(Passage to read Opens)

I mean, not always, but still, that should embolden you the next time you have to face your kid trying to grab all the toys and candy strategically placed at the checkout counter. (Why do the store managers hate us? Why?)
4. They encourage their kids to socialize. 鼓勵孩子社交
Social skills are basically the key to life-long success, reported researchers from Penn State University. “Social skills, like cooperation, listening to others, and helping classmates, held strong clues for how those children would fare two decades later. In some cases, social skills may even be better predictors of future success than academic ones,” the study’s author told PBS. It’s promising to realize that quality school programs, homeschooling groups, or heck, even getting along in a larger family could hone those necessary skills.
5. They have a good relationship with their kids. 跟孩子有良好關係
For families in single-parent households, three main factors from the parent contributed to children’s success: financial stability, teaching the child resilience in the face of adversity, and a good relationship with low conflict. And actually, these are factors that are pretty universal to successful childrearing.

(Passage to read Closes)

Work instructions:
**a.** According to the parenting passage, researchers from which university reported that social skills are the key to life-long success?
**b.** Retype the stretch of the parenting passage from "5. They have" through "to successful childrearing.".

(Data Opens)

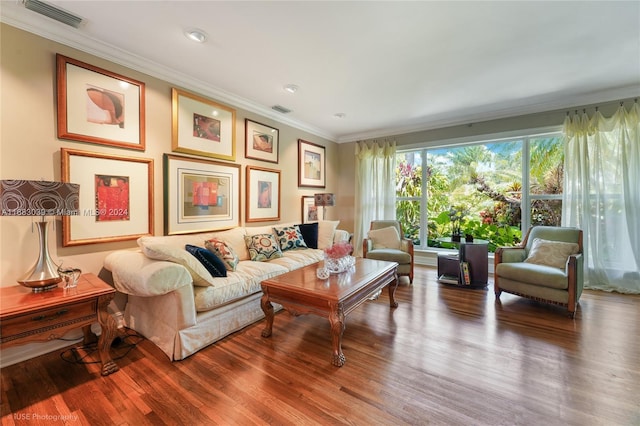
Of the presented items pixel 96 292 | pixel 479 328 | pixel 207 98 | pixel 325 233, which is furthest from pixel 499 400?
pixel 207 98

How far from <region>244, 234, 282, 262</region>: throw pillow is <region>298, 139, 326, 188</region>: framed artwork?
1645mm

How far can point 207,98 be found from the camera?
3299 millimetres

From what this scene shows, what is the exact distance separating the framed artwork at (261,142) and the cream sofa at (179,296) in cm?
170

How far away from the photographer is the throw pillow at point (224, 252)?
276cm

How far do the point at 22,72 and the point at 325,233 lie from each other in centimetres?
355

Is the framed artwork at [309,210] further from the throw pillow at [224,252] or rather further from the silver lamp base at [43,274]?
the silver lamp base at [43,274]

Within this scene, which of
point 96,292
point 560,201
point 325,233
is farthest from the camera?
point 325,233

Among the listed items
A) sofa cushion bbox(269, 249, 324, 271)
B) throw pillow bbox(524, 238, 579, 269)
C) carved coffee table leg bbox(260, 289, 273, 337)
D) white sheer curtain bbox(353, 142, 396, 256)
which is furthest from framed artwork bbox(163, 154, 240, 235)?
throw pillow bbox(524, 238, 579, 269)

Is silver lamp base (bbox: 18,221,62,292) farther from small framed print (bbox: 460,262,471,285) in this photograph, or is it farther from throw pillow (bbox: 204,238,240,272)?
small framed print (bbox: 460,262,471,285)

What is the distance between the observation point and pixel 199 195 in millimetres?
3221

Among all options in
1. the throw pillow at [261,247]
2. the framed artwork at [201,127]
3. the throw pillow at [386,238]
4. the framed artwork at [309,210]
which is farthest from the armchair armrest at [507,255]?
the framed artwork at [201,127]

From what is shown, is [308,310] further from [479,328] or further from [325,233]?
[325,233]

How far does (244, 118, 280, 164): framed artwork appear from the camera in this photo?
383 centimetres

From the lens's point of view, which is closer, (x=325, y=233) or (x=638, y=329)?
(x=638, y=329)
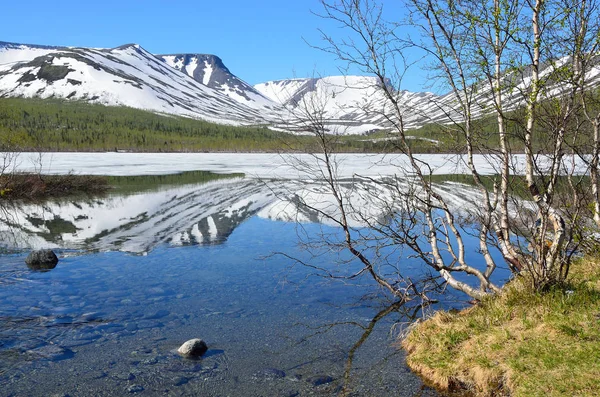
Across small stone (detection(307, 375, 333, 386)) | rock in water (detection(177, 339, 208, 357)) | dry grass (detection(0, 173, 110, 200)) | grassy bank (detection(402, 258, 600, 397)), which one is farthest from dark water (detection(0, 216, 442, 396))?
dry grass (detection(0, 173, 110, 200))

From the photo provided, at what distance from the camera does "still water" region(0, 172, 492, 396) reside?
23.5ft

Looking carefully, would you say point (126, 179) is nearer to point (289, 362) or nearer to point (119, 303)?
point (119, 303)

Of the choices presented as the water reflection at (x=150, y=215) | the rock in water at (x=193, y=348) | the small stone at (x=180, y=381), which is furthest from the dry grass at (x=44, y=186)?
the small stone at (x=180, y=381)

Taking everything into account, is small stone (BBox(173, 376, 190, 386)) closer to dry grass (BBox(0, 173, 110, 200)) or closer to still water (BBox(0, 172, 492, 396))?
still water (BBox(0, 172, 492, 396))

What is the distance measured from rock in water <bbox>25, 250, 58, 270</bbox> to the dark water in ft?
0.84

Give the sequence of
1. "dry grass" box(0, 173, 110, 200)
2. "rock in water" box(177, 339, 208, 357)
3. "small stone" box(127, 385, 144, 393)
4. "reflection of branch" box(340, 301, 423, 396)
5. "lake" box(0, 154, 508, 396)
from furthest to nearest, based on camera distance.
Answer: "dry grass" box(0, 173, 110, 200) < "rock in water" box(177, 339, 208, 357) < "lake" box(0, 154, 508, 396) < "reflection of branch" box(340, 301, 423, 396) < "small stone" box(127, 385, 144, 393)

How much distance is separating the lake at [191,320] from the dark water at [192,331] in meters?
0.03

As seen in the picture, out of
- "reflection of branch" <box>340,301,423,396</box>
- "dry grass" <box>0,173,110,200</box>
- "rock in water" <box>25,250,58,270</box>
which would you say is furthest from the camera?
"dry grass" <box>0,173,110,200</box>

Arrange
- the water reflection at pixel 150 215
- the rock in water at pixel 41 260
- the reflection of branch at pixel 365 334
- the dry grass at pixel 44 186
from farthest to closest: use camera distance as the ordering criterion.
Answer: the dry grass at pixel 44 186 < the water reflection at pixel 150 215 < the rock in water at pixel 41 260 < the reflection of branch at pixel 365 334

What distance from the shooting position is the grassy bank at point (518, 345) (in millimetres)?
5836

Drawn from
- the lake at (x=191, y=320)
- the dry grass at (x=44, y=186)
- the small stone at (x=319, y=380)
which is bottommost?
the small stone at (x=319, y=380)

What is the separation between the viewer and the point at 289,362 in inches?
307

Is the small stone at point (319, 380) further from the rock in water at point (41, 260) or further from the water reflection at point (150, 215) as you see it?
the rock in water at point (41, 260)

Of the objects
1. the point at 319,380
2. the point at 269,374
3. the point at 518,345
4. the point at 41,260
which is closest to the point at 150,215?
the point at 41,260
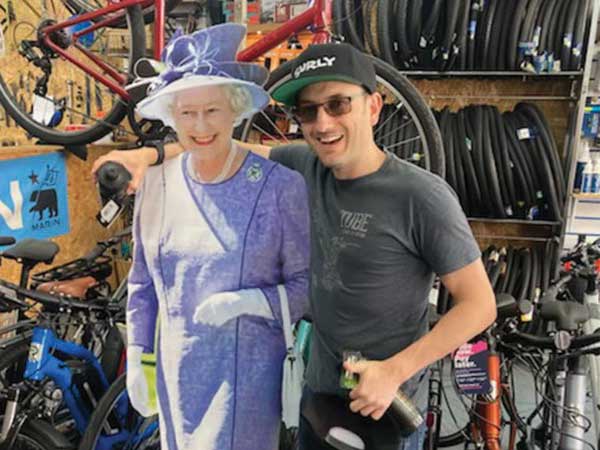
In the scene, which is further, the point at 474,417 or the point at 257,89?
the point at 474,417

(Data Closes)
(Data Opens)

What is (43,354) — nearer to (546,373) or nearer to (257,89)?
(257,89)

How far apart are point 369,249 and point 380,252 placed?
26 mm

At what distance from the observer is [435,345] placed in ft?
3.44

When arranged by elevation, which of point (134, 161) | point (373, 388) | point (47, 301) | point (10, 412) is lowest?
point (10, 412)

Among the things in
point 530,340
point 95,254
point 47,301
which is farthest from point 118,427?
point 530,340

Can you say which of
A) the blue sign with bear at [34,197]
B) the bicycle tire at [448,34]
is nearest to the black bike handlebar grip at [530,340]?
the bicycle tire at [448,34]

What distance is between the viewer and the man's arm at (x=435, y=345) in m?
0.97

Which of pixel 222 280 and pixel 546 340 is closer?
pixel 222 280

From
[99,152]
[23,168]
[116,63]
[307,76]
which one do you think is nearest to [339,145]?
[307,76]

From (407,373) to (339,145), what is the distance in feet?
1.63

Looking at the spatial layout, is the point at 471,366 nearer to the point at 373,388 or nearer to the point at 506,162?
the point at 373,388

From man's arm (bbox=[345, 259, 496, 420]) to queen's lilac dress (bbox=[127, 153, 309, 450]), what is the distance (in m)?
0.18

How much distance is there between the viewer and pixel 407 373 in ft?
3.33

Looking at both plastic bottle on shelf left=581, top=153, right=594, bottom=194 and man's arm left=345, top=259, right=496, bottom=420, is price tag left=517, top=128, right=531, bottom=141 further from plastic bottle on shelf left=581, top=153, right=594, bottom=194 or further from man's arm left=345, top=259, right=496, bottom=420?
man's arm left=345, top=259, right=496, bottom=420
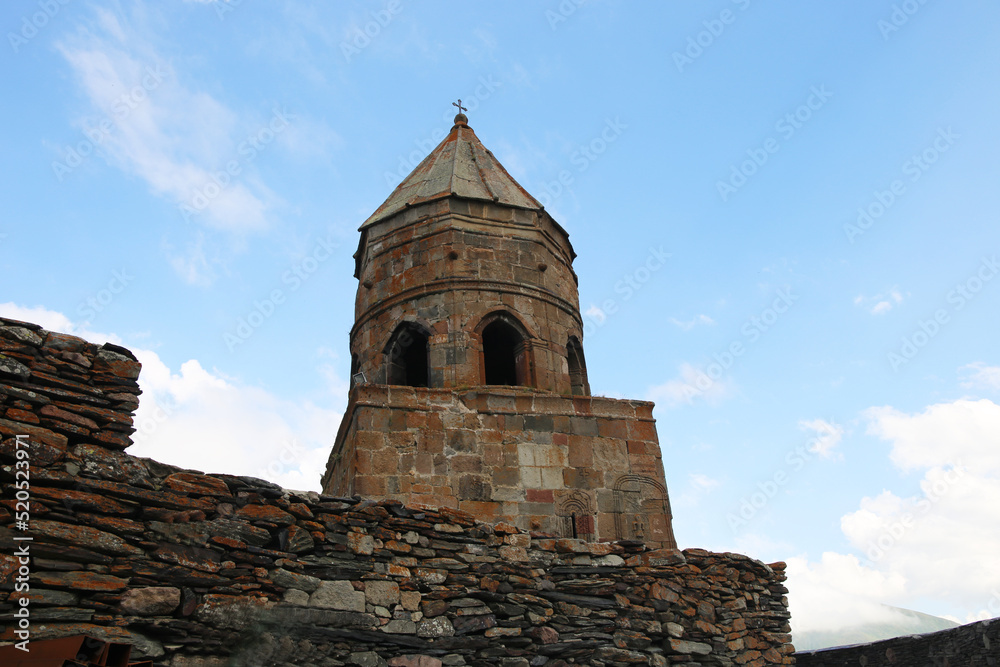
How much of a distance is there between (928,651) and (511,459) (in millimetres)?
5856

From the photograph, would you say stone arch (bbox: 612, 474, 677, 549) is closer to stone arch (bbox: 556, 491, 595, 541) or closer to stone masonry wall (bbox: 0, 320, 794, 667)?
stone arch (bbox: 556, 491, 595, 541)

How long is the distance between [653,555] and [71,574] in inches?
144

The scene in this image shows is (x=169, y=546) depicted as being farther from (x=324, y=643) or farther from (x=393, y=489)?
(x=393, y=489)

(Data Closes)

Answer set:
**a.** Penn State University

**b.**
5. They have a good relationship with their kids. 跟孩子有良好關係
For families in single-parent households, three main factors from the parent contributed to children’s success: financial stability, teaching the child resilience in the face of adversity, and a good relationship with low conflict. And actually, these are factors that are pretty universal to successful childrearing.